## YOUR INSTRUCTIONS
Gather every line of the records below that contains the word "points". Only matches in the same letter case count.

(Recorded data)
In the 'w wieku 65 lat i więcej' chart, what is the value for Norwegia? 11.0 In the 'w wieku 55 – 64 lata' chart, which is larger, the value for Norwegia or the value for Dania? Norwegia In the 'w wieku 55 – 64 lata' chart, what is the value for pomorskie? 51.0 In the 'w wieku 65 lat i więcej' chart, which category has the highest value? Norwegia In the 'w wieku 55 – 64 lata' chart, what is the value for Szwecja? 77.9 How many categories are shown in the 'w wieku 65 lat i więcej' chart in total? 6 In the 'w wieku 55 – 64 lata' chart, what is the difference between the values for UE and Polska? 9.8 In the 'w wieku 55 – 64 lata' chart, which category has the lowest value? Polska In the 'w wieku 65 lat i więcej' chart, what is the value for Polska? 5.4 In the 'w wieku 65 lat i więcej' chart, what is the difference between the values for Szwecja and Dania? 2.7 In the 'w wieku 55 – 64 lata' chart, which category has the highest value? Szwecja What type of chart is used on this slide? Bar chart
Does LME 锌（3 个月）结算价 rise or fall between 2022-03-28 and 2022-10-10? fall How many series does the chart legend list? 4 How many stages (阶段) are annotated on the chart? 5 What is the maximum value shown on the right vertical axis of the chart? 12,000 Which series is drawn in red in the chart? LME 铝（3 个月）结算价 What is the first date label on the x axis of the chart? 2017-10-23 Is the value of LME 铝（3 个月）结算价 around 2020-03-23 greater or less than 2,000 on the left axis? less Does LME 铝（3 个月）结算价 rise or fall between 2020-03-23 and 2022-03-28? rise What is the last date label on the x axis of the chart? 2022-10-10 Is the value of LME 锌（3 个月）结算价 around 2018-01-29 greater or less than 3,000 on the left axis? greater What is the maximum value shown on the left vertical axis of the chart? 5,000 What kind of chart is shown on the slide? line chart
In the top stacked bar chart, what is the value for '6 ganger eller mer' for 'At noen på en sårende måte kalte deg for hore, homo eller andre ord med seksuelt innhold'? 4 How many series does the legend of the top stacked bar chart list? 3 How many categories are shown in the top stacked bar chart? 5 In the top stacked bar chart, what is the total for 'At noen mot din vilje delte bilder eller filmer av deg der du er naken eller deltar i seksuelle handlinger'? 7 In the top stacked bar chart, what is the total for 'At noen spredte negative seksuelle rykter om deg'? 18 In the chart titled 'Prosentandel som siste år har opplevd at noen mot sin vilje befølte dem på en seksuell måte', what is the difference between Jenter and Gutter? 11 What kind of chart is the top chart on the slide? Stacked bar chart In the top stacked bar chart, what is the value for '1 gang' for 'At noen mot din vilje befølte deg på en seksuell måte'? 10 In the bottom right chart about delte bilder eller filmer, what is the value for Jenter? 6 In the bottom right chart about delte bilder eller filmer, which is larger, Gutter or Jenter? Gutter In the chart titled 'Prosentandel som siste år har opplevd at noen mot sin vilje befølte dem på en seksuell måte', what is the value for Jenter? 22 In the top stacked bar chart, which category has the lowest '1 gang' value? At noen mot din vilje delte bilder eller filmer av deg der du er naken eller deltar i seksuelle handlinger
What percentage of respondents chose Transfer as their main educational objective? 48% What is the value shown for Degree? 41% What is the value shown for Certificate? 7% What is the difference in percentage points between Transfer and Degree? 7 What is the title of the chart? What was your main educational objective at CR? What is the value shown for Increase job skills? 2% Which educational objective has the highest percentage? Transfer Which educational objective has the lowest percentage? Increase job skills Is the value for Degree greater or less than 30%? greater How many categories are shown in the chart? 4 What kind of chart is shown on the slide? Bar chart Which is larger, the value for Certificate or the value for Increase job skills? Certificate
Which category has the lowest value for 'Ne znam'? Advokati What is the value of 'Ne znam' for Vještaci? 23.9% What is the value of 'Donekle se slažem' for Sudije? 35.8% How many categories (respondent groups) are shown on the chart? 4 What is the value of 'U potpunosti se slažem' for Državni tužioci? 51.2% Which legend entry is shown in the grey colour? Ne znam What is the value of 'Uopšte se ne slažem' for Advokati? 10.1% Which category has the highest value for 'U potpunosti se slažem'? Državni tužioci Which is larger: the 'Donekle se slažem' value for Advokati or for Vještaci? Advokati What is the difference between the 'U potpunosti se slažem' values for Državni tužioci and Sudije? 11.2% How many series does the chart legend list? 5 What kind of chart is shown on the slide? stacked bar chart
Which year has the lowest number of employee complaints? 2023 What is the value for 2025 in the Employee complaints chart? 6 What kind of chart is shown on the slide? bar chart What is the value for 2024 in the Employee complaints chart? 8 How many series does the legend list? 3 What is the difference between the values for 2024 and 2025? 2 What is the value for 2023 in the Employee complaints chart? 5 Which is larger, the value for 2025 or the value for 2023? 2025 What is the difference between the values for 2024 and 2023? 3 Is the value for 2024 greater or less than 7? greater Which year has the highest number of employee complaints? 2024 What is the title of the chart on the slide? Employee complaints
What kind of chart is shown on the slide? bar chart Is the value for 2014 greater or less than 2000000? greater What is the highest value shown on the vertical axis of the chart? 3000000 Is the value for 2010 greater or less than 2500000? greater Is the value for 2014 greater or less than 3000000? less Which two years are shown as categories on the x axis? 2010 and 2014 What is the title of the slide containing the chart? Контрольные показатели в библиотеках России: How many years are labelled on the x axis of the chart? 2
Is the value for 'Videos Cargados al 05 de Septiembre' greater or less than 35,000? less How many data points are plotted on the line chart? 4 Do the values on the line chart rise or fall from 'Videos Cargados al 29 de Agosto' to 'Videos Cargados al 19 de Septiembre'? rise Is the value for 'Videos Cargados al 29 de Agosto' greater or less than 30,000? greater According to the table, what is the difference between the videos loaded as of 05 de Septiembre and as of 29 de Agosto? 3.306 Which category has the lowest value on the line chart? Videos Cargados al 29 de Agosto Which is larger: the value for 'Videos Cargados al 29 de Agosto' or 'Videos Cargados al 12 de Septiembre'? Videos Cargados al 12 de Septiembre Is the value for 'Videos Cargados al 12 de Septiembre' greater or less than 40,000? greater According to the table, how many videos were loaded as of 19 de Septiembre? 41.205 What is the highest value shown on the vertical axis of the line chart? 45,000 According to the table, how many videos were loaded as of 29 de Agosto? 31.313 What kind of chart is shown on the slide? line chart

## TASK SOLUTION
What percentage of respondents chose Transfer as their main educational objective? 48% What is the value shown for Degree? 41% What is the value shown for Certificate? 7% What is the difference in percentage points between Transfer and Degree? 7 What is the title of the chart? What was your main educational objective at CR? What is the value shown for Increase job skills? 2% Which educational objective has the highest percentage? Transfer Which educational objective has the lowest percentage? Increase job skills Is the value for Degree greater or less than 30%? greater How many categories are shown in the chart? 4 What kind of chart is shown on the slide? Bar chart Which is larger, the value for Certificate or the value for Increase job skills? Certificate
Is the value for 'Videos Cargados al 05 de Septiembre' greater or less than 35,000? less How many data points are plotted on the line chart? 4 Do the values on the line chart rise or fall from 'Videos Cargados al 29 de Agosto' to 'Videos Cargados al 19 de Septiembre'? rise Is the value for 'Videos Cargados al 29 de Agosto' greater or less than 30,000? greater According to the table, what is the difference between the videos loaded as of 05 de Septiembre and as of 29 de Agosto? 3.306 Which category has the lowest value on the line chart? Videos Cargados al 29 de Agosto Which is larger: the value for 'Videos Cargados al 29 de Agosto' or 'Videos Cargados al 12 de Septiembre'? Videos Cargados al 12 de Septiembre Is the value for 'Videos Cargados al 12 de Septiembre' greater or less than 40,000? greater According to the table, how many videos were loaded as of 19 de Septiembre? 41.205 What is the highest value shown on the vertical axis of the line chart? 45,000 According to the table, how many videos were loaded as of 29 de Agosto? 31.313 What kind of chart is shown on the slide? line chart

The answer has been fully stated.